*What to work on*: Beginning with the line that holds "Navratri Photo Video", copy each line exactly through the end of the entries, but leave the pictures out.

= Beginning of Section =

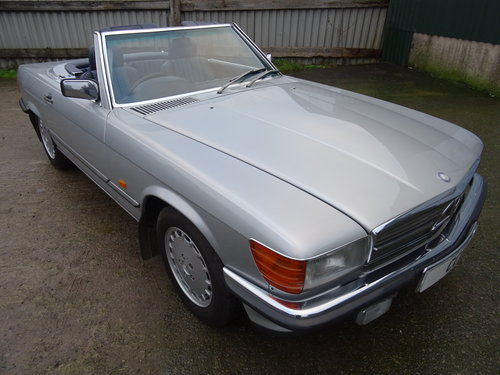 Mercedes 300SL Roadster 3.0 Litre 6 Cyl 1989F For Sale (picture 1 of 6)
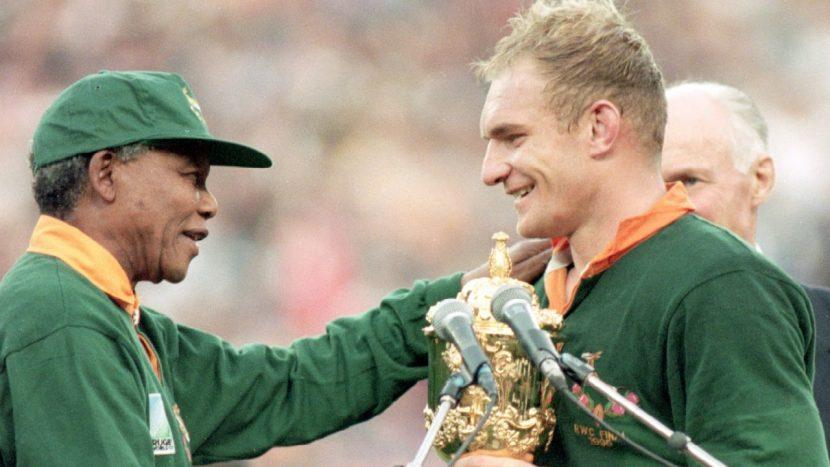 Mandela nos enseña a generar procesos de cambio exitosos (2/2)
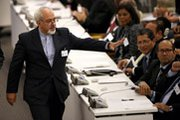 Iranian Foreign Minister Mohammad Javad Zarif greets fellow diplomats last September at the U.N. General Assembly in New York. The U.S. city reportedly is slated to host a February meeting on Iran's disputed nuclear program.
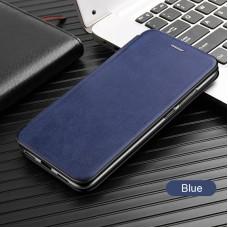 Чехол для Huawei P40 Lite кожаный синего цвета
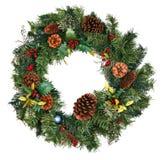 WeihnachtsWreath getrennt Lizenzfreie Stockfotografie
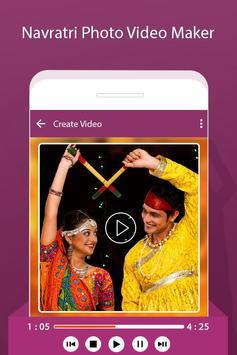 Navratri Photo Video : Movie Maker with Music 2017 apk screenshot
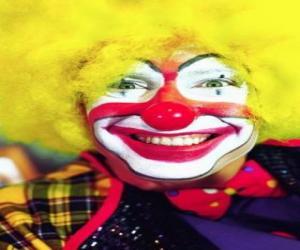 puzzel Gezicht van clown met pruik en groten neus en mond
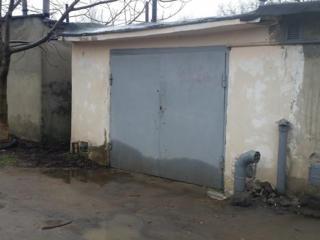 Продается гараж в г. Днестровск (недорого)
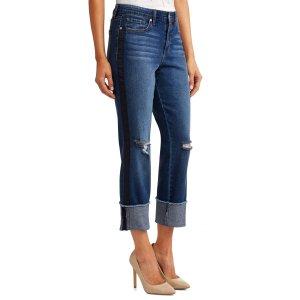 03203b57dc9dd Sofia Jeans by Sofia VergaraVeronica Distressed Side Stripe Cuffed Straight  Leg High Waist Jean Women s (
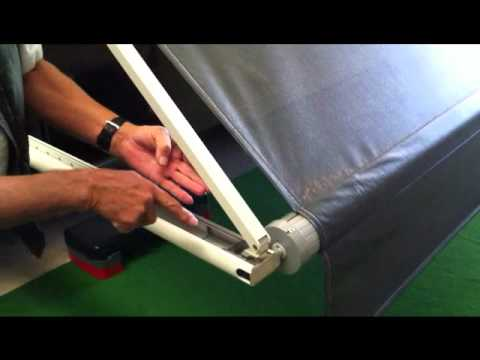 How To Setup A Dometic Awning Youtube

= End of Section =

*Task response*:
 Navratri Photo Video : Movie Maker with Music 2017 apk screenshot
 puzzel Gezicht van clown met pruik en groten neus en mond
 Продается гараж в г. Днестровск (недорого)
 03203b57dc9dd Sofia Jeans by Sofia VergaraVeronica Distressed Side Stripe Cuffed Straight  Leg High Waist Jean Women s (
 How To Setup A Dometic Awning Youtube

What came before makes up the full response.